Marianne Collins's reconstruction of a colony of Odontogriphus omalus grazing on cyanobacterium.
(Copyright Caron et. al, Nature 2006)
The 189 specimens, some as large as 12 centimetres long and four centimetres wide, were extracted from the mountains of British Columbia over the past 15 years.
The fossils show the creature had a defining feature of molluscs: a hard feeding structure called a radula.
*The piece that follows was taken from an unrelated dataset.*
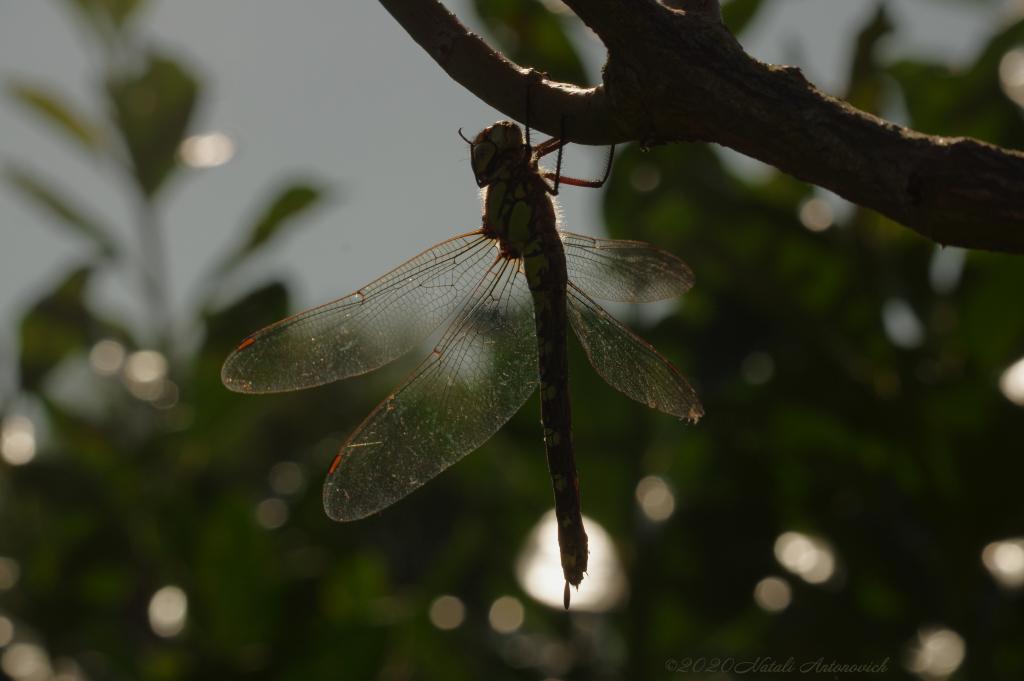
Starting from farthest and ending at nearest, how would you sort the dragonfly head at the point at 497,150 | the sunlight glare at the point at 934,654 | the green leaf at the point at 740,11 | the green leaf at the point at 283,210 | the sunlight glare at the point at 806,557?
the green leaf at the point at 283,210 → the green leaf at the point at 740,11 → the sunlight glare at the point at 806,557 → the sunlight glare at the point at 934,654 → the dragonfly head at the point at 497,150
Odontogriphus had teeth positioned in rows on a ribbon for feeding, just as modern snails have similar features to scrape films of algae off aquarium glass, the researchers said in Thursday's issue of the journal Nature.
A complete specimen of Odontogriphus omalus that shows the overall shape of the fossil, the position of the radula feeding structure at the head end, and paired salivary glands, the darker circular structures on either side of the radula.
(Copyright Caron et. al, Nature 2006)
Fresh sets of teeth appear
As the front teeth wear out and are discarded or swallowed, the ribbon moves to expose fresh sets of teeth, Stefan Bengtson of the Swedish Museum of Natural History in Stockholm wrote in a journal commentary.
The shell-less mollusc used its radula to graze on mats of microbes on the seafloor.
It had an oval body, compressed from top to bottom, with simple gill-like structures surrounding a muscular sole or "foot" on the underside, another sign of molluscs, the researchers said.
The discovery extends the roots of the mollusc lineage as far back as the Late Precambrian age, at least 560 million years ago, Caron said.
If true, molluscs and therefore many other groups of animals evolved tens of millions of years earlier than thought.